◆ **Texte fourni**
┌──
Comment les entreprises gèrent les risques
Crises politiques, enlèvements, corruption ou mauvais payeurs Les multinationales qui opèrent en Afrique subsaharienne ont appris à se protéger des difficultés spécifiques à la région.
Le discours tenu par toutes les entreprises opérant en Afrique subsaharienne est le même : les risques et leur appréhension sont bien différents qu’ailleurs dans le monde. Elles doivent certes anticiper et couvrir les risques « classiques » communs à toutes les parties du globe. Mais il faut aussi prendre en compte et définir certaines difficultés spécifiques à la région, où l’environnement politique, économique, social et naturel est jugé parfois plus instable et imprévisible qu’ailleurs. « Les groupes implantés en Afrique subsaharienne ont le même besoin de sécurité qu’en Europe. La seule différence est qu’ils opèrent dans un environnement très différent », confirme Alain Harscoët, directeur commercial du groupe Colina, dont le cur de métier est l’assurance. En d’autres termes, les crises politiques donnent l’image de régions régulièrement secouées par des problèmes qui constituent autant de gêne à l’activité.
La lente reprise des affaires en Côte d’Ivoire depuis septembre 2002, comme les troubles sociopolitiques qui ont secoué la Guinée en janvier et février 2007, ou encore les problèmes que connaît actuellement le Kenya, qui avait pourtant été un modèle de stabilité en Afrique de l’Est pendant de nombreuses ?années, en sont autant d’exemples. Comme l’explique Stéphanie Bougaran, du cabinet de courtage en assurance Diot : « Nous sommes assiégés de coups de fil de clients opérant au Kenya qui veulent savoir comment les dossiers seront traités par les assurances. C’était déjà le cas pour la Guinée l’année dernière : tant que le calme n’est par revenu, il est impossible de se prononcer. »
Plus le problème est important, moins il est pris en compte
Les opérateurs s’inquiètent aussi des problèmes persistants de mauvaise gouvernance en matière financière : corruption, fraudes récurrentes, difficultés de recouvrement des paiements, failles des systèmes judiciaires locaux, etc. Autant de risques difficilement quantifiables et prévisibles dans le temps. Amadou Kane, responsable de la zone Afrique-océan Indien chez BNP Paribas, explique que « même si notre métier est de prendre des risques, il existe une réelle défaillance au niveau de l’assurance concernant la garantie de paiement des crédits que nous accordons à certains clients ».
Une nouvelle demande des entreprises s’est par ailleurs manifestée ces dix dernières années auprès des compagnies d’assurance : le risque d’enlèvement. « C’est une question de plus en plus fréquente. Elle correspond à une réalité à laquelle on nous demande de trouver de vraies solutions », commente Alain Harscoët. La couverture du personnel local ou expatrié en Afrique constitue désormais une préoccupation beaucoup plus importante que celle qui correspond aux cas de catastrophes naturelles. « Plus le problème apparaît important, comme une inondation ou un tremblement de terre, moins il est pris en compte. Car l’entreprise considère que, finalement, la probabilité qu’il survienne est très réduite », explique Régis de Poncin, risk-manager pour le groupe CFAO, leader de la distribution spécialisée en Afrique.
└──
◆ **Matériel fourni**
┌──
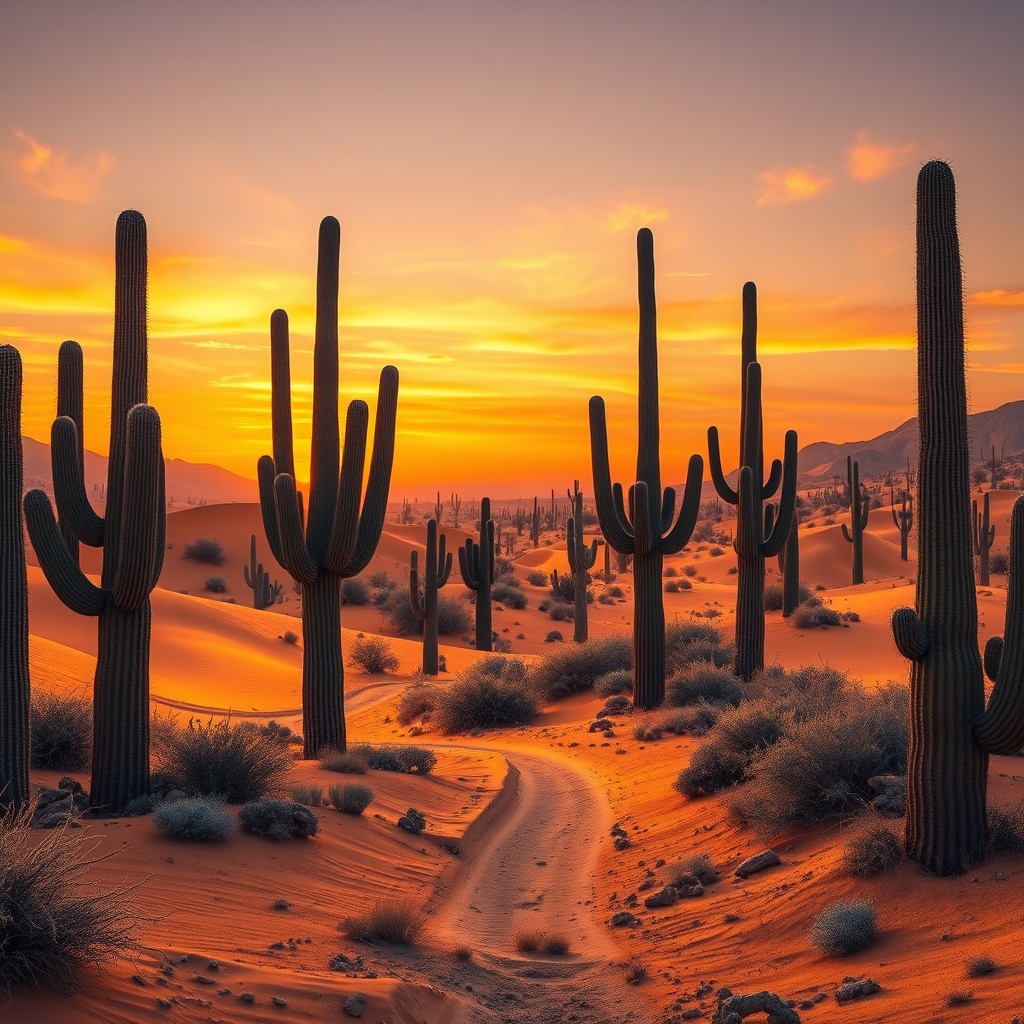 Valle de los Cactus: Un oasis escondido entre dunas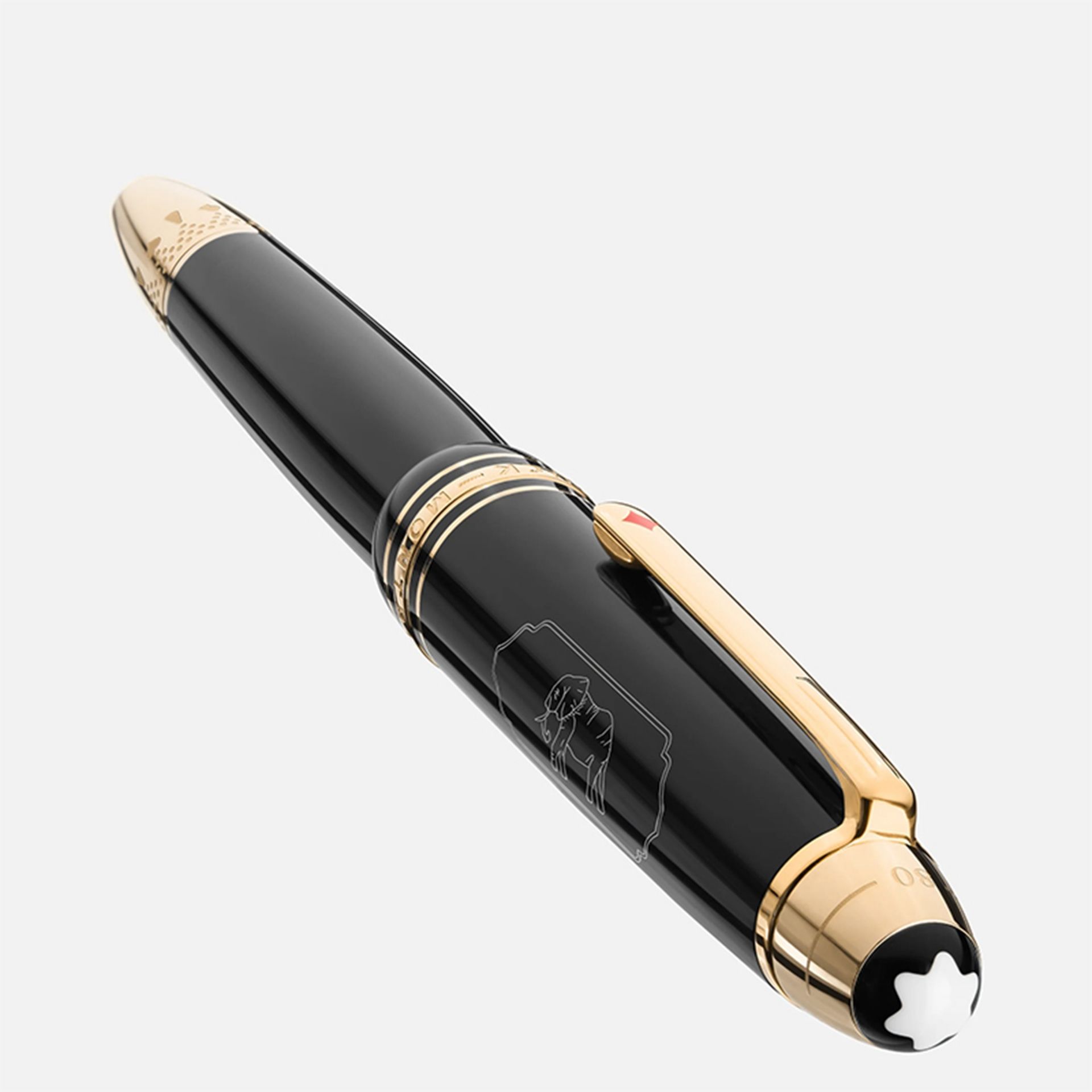 MONTBLANC Penna Stilografica Meisterstück LeGrand Around The World In 80 Days  128468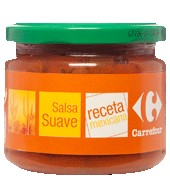 Salsa Tex Mex Dip Suave Carrefour 315 G.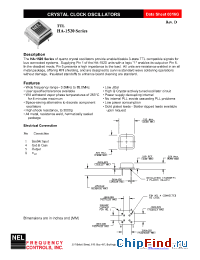 Datasheet HA1520 manufacturer NEL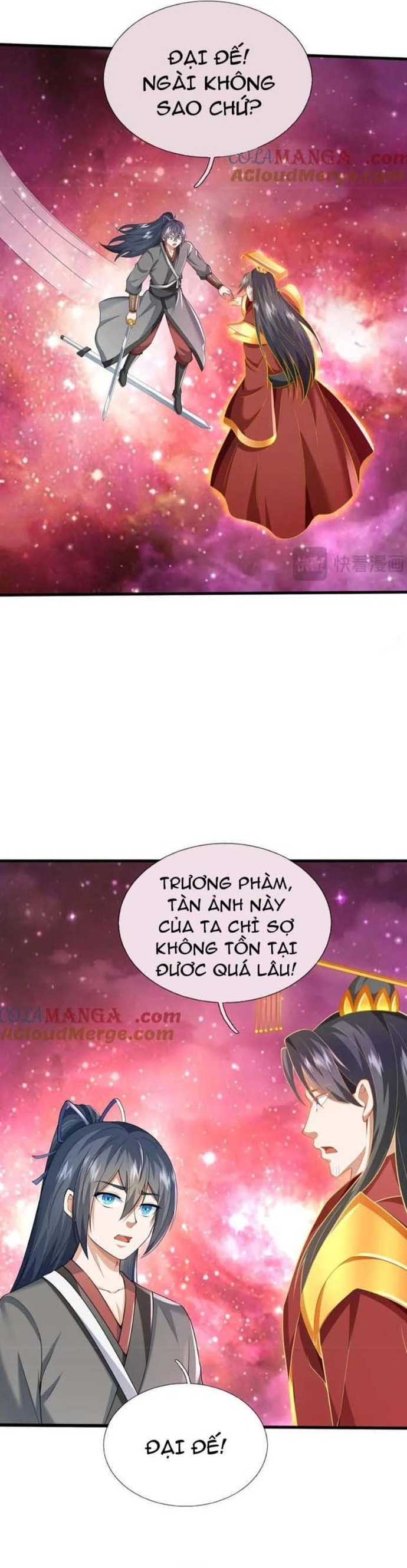 Khởi Đầu Có Kiếm Vực, Ta Sẽ Trở Thành Kiếm Thần: Chapter 212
└──
◆ **Consignes de l'exercice**
Traduisez en anglais, s'il vous plaît, cette phrase du texte fourni : « Une nouvelle demande des entreprises s’est par ailleurs manifestée ces dix dernières années auprès des compagnies d’assurance : le risque d’enlèvement. » Les items forment un ensemble à part, distinct du texte fourni.

◆ **Votre solution**
Moreover, over the last ten years a new demand from businesses has emerged among insurance companies: the risk of kidnapping.